Le ministre mauritanien de la Défense, Hanena ould Sidi, a entamé hier lundi 15 juin 2026 une tournée diplomatique et sécuritaire dans cinq pays du Sahel, selon RFI. La mission, qualifiée de « visite au pas de charge » par la source, vise à relancer et renforcer la coopération régionale en matière de sécurité. Les entretiens prévus avec les chefs d’État du Mali, du Niger, du Burkina Faso et du Tchad s’articuleront autour de deux axes majeurs : la lutte contre le terrorisme et les défis sécuritaires transfrontaliers.
Ce qu'il faut retenir
- Le ministre mauritanien de la Défense, Hanena ould Sidi, a lancé une tournée dans cinq pays du Sahel (Mauritanie, Mali, Niger, Burkina Faso, Tchad) à partir du 15 juin 2026.
- L’objectif affiché est de « redynamiser la coopération sécuritaire sous-régionale », selon les termes de RFI.
- Les discussions porteront sur la lutte contre le terrorisme et les menaces transfrontalières, deux enjeux critiques pour la stabilité de la région.
- Cette initiative intervient dans un contexte où les groupes armés non étatiques multiplient les attaques dans le Sahel.
Cette tournée s’inscrit dans un contexte régional particulièrement tendu. Depuis plusieurs années, le Sahel est en proie à une insécurité chronique, marquée par l’émergence de groupes djihadistes et des conflits intercommunautaires. La Mauritanie, bien que moins touchée que ses voisins, n’est pas épargnée par cette dynamique. En 2025, le pays a enregistré plusieurs attaques à sa frontière avec le Mali, rappelant la porosité des frontières et la nécessité d’une réponse coordonnée.

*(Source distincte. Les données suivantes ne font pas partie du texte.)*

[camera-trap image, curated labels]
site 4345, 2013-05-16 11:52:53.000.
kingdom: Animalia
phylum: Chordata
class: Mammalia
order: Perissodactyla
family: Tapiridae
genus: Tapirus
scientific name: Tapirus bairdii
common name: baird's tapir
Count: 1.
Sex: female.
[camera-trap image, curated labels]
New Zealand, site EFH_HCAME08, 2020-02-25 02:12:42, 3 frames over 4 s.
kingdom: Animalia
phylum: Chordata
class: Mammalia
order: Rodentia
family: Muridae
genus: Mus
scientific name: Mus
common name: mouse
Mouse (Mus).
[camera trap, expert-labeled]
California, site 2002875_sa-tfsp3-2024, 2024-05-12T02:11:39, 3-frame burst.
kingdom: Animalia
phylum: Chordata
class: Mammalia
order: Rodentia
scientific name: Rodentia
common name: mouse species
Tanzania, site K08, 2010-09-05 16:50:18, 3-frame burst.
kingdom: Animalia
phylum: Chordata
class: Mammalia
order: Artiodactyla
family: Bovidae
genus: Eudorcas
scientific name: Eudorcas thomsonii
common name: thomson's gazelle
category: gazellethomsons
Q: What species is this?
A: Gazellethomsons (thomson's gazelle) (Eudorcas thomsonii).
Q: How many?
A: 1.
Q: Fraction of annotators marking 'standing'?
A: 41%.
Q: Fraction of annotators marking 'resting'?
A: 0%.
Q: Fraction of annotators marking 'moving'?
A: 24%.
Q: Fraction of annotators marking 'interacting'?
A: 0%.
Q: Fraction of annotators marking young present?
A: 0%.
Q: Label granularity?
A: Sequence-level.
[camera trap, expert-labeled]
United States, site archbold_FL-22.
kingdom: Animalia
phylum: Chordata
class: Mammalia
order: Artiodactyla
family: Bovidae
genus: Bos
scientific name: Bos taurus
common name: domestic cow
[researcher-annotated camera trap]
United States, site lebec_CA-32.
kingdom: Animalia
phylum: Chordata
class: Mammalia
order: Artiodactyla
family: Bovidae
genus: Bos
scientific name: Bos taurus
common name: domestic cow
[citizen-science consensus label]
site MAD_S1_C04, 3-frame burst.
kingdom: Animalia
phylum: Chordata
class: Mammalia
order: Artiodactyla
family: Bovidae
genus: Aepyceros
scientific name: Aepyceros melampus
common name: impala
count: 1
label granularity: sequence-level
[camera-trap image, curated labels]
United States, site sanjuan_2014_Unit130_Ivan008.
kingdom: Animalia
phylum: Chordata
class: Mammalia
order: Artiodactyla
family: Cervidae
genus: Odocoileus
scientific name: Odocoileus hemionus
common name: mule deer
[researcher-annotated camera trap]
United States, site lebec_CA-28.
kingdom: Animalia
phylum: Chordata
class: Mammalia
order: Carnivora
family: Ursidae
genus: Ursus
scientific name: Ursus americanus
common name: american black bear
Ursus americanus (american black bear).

Selon les analystes, cette mission pourrait s’apparenter à une tentative de relancer des initiatives sécuritaires mises en veille ces derniers mois. En effet, les tensions entre certains États de la région et la junte militaire au pouvoir au Niger en 2023 avaient ralenti les collaborations régionales. « La coopération sécuritaire est essentielle pour faire face aux défis communs », a souligné un responsable sécuritaire mauritanien sous couvert d’anonymat. Les discussions devraient donc aborder des mécanismes concrets pour améliorer l’échange d’informations et les opérations conjointes.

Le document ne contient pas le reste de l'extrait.